== Information shown ==
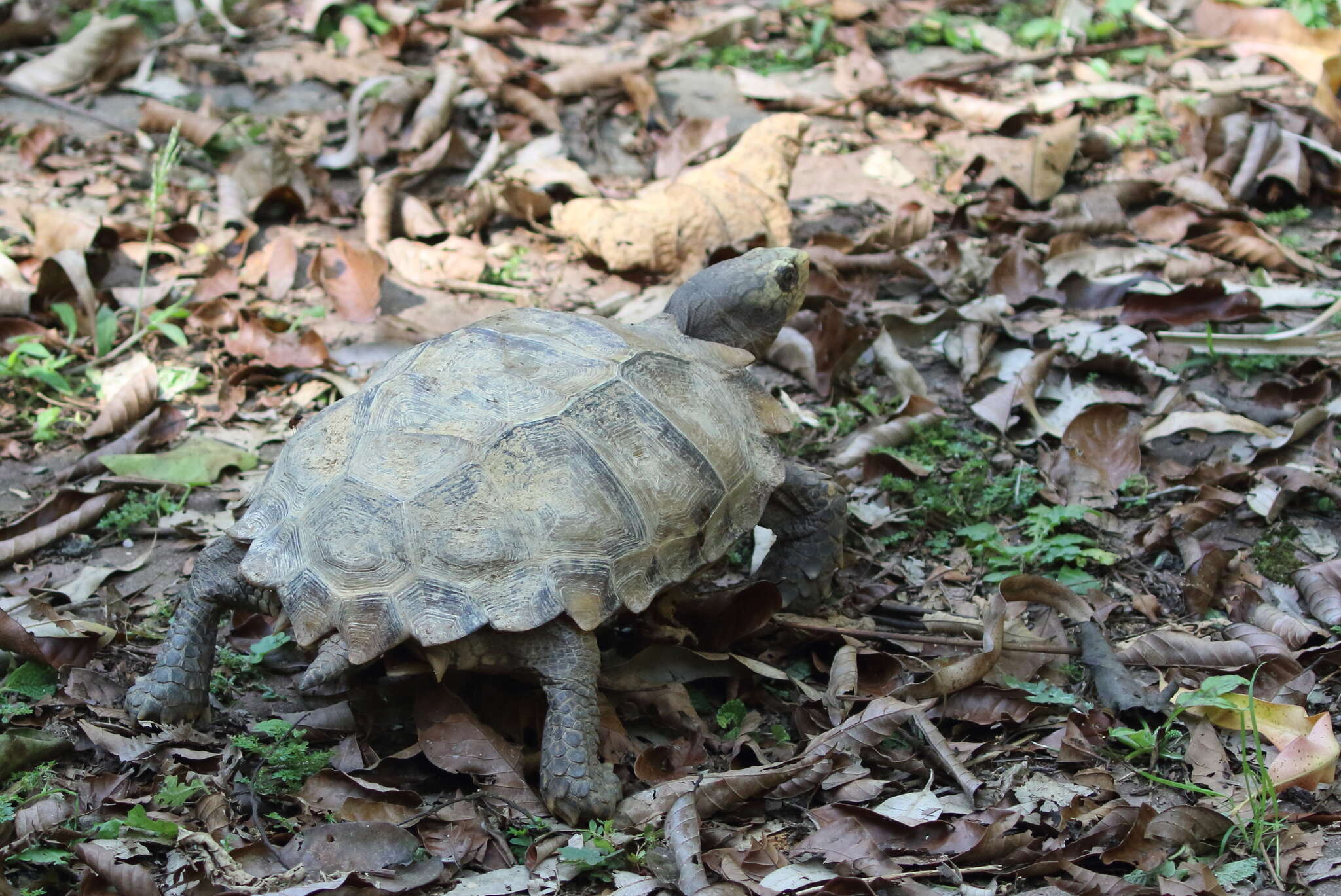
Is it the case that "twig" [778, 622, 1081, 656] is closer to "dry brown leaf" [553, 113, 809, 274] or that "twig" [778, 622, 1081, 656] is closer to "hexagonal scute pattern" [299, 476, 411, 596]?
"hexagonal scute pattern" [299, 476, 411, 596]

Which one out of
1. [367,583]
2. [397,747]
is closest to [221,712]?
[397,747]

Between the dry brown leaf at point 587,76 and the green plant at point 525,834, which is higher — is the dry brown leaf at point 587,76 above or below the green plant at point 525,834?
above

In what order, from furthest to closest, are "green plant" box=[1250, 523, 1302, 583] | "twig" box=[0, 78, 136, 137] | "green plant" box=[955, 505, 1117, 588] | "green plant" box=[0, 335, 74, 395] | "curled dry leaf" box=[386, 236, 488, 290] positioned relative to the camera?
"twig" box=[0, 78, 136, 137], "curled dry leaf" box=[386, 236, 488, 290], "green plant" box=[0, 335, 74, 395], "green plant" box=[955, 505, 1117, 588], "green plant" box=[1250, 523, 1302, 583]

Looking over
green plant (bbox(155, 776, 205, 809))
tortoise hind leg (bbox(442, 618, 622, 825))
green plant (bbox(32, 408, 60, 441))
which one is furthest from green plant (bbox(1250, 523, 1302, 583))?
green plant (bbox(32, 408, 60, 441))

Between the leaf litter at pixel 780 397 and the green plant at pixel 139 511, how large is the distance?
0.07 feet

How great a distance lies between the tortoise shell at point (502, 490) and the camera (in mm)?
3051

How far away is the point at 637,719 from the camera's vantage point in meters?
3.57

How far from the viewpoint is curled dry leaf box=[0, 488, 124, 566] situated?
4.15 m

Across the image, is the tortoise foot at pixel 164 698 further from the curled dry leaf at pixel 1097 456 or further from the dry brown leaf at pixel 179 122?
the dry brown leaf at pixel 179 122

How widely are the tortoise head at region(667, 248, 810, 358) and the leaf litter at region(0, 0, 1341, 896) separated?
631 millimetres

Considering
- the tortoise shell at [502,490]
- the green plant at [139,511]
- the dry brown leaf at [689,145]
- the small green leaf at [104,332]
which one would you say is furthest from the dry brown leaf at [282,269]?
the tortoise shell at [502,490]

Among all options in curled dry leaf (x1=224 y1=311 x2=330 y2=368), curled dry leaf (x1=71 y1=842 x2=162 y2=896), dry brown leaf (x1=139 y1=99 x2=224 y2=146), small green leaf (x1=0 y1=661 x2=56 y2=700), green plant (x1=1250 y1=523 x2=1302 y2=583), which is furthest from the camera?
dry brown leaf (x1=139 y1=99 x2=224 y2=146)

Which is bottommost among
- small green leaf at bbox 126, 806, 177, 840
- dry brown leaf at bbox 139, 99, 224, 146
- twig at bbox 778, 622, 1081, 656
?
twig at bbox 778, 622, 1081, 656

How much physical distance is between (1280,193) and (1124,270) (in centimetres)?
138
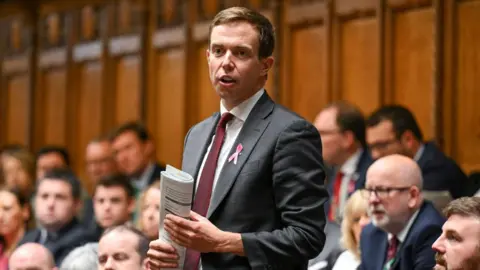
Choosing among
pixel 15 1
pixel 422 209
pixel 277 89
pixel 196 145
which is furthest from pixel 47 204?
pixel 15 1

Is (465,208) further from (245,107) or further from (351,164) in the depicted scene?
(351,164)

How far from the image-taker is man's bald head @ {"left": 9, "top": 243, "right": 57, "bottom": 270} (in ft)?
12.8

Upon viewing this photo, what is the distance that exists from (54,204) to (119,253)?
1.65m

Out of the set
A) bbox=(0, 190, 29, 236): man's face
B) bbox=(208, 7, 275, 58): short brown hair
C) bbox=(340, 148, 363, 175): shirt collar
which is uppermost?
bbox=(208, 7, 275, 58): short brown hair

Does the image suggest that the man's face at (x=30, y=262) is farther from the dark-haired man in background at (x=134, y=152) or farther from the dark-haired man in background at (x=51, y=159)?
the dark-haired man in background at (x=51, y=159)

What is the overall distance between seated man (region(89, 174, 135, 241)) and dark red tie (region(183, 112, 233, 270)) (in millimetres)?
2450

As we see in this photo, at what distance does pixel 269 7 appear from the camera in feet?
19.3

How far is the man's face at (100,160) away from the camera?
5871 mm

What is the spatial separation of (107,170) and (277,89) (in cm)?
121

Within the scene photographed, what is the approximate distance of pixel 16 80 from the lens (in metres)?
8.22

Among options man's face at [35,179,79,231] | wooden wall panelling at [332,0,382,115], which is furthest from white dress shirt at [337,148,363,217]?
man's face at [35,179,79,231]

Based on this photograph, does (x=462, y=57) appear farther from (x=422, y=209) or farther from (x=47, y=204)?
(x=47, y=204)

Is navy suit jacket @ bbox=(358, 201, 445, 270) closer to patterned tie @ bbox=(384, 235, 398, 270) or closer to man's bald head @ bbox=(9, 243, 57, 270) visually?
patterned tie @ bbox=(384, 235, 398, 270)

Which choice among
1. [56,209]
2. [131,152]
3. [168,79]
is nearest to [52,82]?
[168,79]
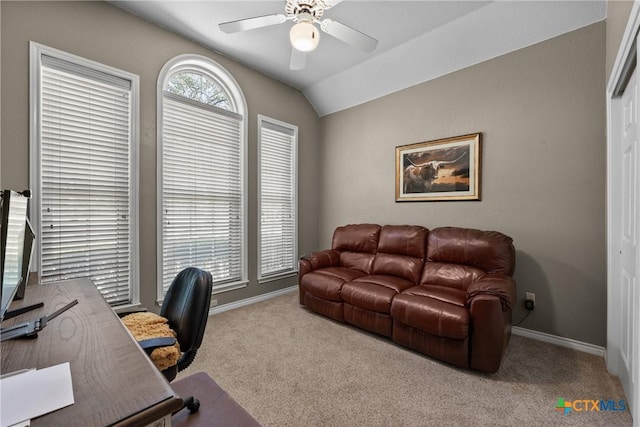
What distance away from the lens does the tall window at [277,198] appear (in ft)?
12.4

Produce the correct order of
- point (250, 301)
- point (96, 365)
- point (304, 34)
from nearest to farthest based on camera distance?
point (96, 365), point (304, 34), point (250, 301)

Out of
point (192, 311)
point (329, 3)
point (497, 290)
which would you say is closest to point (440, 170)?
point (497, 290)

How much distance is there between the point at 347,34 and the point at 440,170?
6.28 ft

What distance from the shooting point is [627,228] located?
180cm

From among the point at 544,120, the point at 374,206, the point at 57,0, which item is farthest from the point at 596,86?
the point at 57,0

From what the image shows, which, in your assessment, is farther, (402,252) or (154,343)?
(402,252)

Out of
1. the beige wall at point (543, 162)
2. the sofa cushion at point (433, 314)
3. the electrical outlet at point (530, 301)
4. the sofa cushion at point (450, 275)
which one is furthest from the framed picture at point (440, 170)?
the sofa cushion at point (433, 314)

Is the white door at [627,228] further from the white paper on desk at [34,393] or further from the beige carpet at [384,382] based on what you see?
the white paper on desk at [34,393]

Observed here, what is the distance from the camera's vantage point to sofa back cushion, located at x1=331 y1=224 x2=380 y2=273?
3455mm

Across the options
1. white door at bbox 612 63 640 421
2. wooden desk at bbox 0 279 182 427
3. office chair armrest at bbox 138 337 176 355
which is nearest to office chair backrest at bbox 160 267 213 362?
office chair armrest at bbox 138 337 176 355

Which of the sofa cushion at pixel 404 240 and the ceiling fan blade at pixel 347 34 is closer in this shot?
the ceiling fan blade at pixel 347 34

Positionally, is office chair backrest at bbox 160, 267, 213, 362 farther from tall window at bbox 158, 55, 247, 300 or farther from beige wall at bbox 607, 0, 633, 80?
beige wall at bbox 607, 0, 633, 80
===
== Information shown ==
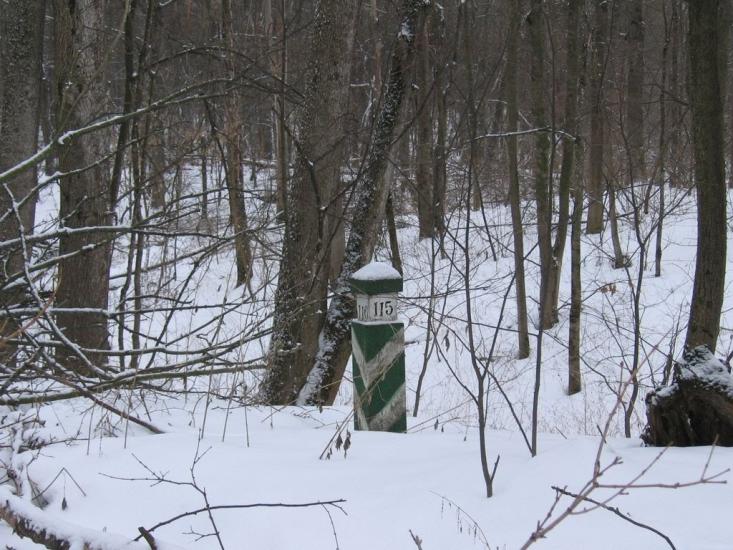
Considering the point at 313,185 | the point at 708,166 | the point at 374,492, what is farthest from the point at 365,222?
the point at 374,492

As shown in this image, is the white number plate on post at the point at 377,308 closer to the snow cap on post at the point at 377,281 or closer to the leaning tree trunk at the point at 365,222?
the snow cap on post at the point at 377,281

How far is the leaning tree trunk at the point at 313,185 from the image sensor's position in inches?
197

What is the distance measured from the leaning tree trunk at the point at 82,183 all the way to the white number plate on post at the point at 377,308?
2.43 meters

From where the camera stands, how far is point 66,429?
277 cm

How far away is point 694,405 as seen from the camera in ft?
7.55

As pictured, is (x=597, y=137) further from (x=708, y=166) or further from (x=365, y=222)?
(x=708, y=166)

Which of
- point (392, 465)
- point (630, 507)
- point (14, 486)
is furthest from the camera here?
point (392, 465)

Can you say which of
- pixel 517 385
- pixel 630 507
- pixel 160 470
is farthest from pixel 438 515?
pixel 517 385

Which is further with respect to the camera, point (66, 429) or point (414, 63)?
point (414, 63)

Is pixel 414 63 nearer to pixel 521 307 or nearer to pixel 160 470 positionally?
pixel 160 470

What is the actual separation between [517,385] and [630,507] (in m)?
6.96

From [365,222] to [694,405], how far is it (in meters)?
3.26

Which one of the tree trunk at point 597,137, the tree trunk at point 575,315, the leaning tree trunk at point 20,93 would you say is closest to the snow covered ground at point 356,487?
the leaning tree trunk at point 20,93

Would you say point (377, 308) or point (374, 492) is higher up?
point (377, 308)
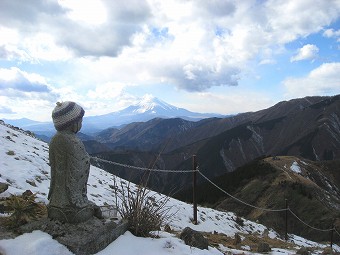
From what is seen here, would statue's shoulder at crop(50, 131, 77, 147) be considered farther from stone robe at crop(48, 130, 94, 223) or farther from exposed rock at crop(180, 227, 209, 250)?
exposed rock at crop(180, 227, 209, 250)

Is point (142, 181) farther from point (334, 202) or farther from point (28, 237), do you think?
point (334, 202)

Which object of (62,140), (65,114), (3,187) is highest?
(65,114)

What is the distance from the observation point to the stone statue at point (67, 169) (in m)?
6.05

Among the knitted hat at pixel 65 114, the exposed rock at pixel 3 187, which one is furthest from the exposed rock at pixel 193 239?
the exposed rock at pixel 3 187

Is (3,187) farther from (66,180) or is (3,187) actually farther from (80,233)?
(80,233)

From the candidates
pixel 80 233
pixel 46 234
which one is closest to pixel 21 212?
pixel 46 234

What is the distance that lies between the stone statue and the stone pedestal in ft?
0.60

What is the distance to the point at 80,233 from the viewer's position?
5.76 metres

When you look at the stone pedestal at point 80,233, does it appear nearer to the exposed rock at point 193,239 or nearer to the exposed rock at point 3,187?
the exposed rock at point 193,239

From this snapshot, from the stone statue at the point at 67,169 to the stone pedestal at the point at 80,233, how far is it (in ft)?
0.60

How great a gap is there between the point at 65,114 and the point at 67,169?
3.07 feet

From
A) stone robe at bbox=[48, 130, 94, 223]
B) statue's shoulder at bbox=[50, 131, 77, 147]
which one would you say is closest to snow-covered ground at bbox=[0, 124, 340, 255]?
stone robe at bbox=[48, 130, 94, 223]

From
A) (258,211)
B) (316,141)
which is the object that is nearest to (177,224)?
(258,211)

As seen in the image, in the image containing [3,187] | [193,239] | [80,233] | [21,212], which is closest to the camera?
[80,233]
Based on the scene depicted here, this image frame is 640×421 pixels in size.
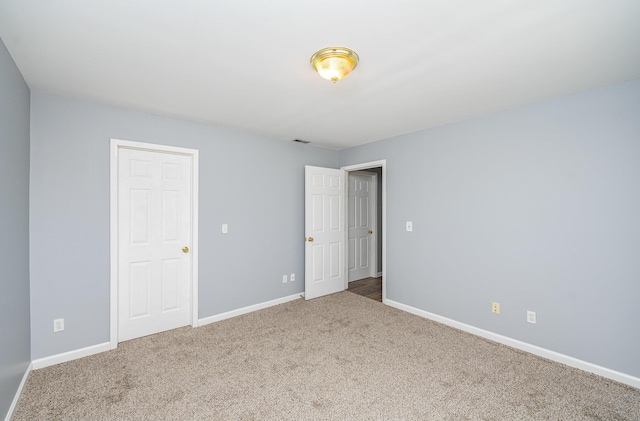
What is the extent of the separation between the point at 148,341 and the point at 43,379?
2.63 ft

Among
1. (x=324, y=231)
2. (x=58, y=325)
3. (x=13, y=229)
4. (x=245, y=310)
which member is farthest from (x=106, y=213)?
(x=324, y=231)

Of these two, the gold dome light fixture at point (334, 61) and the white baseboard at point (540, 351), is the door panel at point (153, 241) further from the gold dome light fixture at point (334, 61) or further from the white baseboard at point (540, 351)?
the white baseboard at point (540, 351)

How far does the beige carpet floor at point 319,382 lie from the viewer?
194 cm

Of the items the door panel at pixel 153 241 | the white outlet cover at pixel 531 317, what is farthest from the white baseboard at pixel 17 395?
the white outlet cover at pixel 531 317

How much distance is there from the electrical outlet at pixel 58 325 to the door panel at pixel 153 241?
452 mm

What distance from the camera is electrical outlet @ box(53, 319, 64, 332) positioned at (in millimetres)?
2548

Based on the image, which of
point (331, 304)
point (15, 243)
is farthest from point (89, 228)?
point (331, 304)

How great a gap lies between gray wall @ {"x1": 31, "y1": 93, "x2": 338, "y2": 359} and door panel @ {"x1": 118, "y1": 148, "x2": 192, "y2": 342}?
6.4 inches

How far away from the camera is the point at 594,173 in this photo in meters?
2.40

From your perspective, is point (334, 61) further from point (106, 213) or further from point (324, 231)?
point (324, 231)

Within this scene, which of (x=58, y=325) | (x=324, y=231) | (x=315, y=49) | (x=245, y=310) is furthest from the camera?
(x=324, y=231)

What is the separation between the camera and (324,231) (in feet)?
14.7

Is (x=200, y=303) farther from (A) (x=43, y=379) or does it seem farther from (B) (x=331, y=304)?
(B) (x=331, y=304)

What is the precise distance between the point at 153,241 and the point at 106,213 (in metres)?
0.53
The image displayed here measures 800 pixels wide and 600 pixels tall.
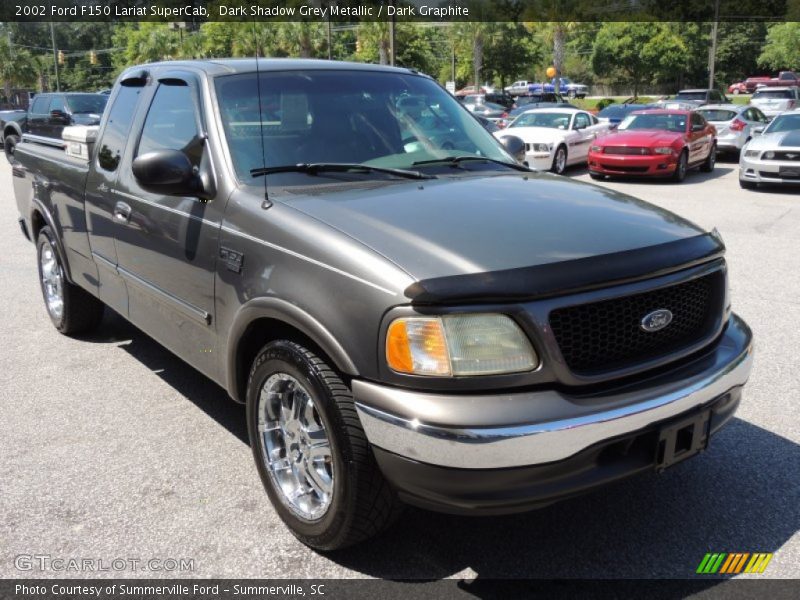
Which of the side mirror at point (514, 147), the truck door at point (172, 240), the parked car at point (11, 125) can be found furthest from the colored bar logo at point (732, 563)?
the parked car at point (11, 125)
===
== Information shown ==
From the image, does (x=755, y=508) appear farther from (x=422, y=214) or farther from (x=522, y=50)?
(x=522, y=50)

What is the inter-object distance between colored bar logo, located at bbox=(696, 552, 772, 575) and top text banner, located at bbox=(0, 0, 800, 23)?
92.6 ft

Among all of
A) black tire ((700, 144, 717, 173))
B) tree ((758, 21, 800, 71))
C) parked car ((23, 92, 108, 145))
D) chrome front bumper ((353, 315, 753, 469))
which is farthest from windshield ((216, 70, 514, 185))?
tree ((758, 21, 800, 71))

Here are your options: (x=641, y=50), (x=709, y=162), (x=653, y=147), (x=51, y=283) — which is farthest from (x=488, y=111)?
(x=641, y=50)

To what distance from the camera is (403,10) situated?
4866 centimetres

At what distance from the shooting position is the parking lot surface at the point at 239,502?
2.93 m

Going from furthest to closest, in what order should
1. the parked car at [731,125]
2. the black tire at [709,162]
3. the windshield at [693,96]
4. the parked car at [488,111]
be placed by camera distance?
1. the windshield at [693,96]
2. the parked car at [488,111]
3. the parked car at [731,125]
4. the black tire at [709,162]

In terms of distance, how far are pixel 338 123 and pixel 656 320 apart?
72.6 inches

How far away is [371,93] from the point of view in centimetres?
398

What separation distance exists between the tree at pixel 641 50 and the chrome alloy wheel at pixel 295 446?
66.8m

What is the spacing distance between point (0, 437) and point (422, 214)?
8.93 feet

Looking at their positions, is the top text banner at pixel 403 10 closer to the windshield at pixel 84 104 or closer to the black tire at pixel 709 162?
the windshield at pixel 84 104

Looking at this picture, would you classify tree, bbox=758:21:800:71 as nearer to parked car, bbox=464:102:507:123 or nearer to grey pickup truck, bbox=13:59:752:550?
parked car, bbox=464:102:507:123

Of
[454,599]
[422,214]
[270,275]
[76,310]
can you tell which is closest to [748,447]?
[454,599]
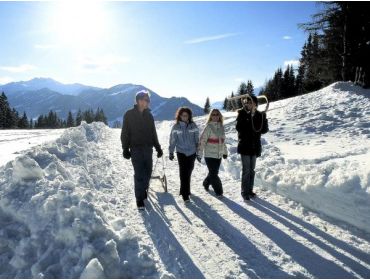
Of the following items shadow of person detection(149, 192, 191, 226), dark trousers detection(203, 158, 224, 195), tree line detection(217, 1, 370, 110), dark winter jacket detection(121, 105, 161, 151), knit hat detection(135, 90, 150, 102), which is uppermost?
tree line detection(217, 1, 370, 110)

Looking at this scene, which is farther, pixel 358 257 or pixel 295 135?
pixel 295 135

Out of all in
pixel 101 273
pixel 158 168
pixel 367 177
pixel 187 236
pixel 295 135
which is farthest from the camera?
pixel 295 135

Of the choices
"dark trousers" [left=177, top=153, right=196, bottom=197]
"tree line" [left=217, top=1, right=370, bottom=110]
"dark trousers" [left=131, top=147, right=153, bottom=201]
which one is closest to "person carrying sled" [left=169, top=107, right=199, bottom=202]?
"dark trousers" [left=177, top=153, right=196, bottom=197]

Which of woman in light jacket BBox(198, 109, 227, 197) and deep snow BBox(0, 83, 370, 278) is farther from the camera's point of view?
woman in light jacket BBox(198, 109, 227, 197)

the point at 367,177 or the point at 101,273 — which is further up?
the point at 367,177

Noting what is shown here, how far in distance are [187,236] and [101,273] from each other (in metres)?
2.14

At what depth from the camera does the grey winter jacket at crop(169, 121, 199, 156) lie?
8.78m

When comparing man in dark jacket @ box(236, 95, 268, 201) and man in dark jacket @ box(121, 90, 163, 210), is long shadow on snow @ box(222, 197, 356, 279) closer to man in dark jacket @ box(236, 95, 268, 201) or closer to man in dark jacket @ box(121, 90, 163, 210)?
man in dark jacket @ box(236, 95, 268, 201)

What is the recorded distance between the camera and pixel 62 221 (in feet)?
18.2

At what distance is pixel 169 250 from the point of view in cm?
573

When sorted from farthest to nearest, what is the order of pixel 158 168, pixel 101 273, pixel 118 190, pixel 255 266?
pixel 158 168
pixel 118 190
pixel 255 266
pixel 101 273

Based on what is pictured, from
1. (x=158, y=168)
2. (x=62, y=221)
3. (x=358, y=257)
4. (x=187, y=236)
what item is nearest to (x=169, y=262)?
===
◆ **Your instructions**: Show each line of the rows above that contains the string "paper", with case counting.

◆ **Output below**:
Is the white door at [627,228] further from the white paper on desk at [34,393] or further from the beige carpet at [384,382] based on what you see?
the white paper on desk at [34,393]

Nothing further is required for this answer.